New Severe Thunderstorm Warning tags will trigger wireless alerts
MONROE, La. (KNOE) - Starting August 2, the National Weather Service will add new damage threat categories to Severe Thunderstorm Warnings to better communicate impacts
A Severe Thunderstorm Watch is issued when conditions are favorable for the development of severe weather. A Severe Thunderstorm Warning is issued once storms produce 58+ mph wind gusts and/or 1″ (quarter-sized) hail. But some thunderstorms can be much stronger than others. Storms that produce winds over 70 mph can be extremely dangerous and damaging. Not to mention that large hail is equally as dangerous as winds!
Here in the ArkLaMiss, we saw baseball-sized hail on April 10 in Caldwell Parish that caused significant damage to vehicles and roofs of buildings. The hope with these new criteria of tagging on Severe Thunderstorm Warnings is to communicate the urgency of these heightened threats.

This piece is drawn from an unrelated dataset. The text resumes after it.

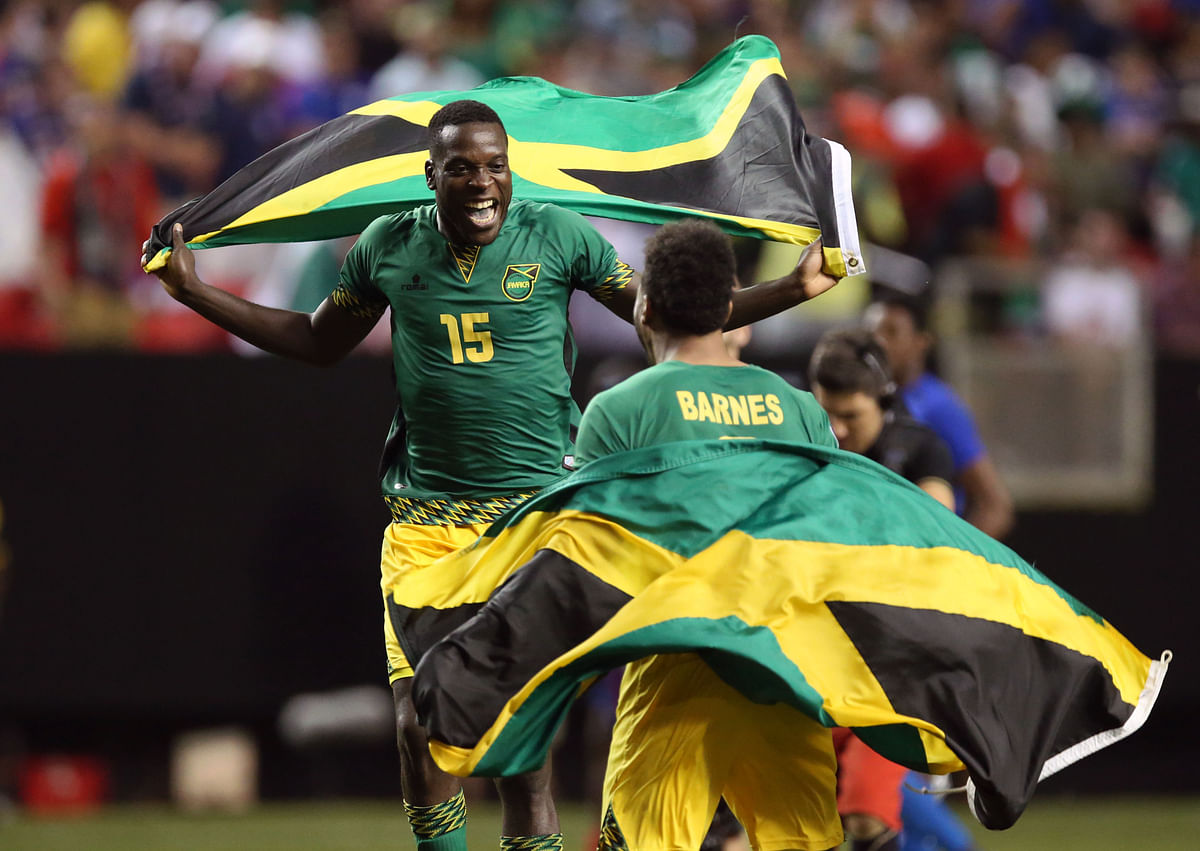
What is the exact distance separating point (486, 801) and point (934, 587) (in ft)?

A Severe Thunderstorm Warning will be tagged “Considerable” once a storm produces 1.75 inch (golf ball-sized) hail and/or 70 mph winds.
A Severe Thunderstorm Warning will be tagged “Destructive” once a storm produces 2.75 inch (baseball-sized) hail and/or 80 mph winds.
A storm with a Destructive tag will activate a Wireless Emergency Alert (WEA) on smartphones, similar to what occurs when a Tornado Warning is issued for your area.
Starting August 2, Severe Thunderstorms deemed “destructive” will activate a Wireless Emergency Alert (WEA) on smartphones. Criteria for a destructive threat is at least 2.75 inch diameter hail and/or 80 mph thunderstorm winds.— National Weather Service (@NWS) July 27, 2021
Read more: https://t.co/Vu9HyjsoRw pic.twitter.com/XeRvkwgSY0
Only 10 percent of all severe thunderstorms reach the destructive category each year, but those that do are capable of producing very severe damage. With that in mind, this new tag will help to save lives. Past events that would fall under the destructive category include the costliest thunderstorm in U.S. history, the $11 billion derecho that affected Iowa in August 2020.
According to the National Weather Service, the criteria for a baseline or “base” severe thunderstorm warning remains unchanged and will not activate a WEA. When no damage threat tag is present, the damage is expected to be at the base level.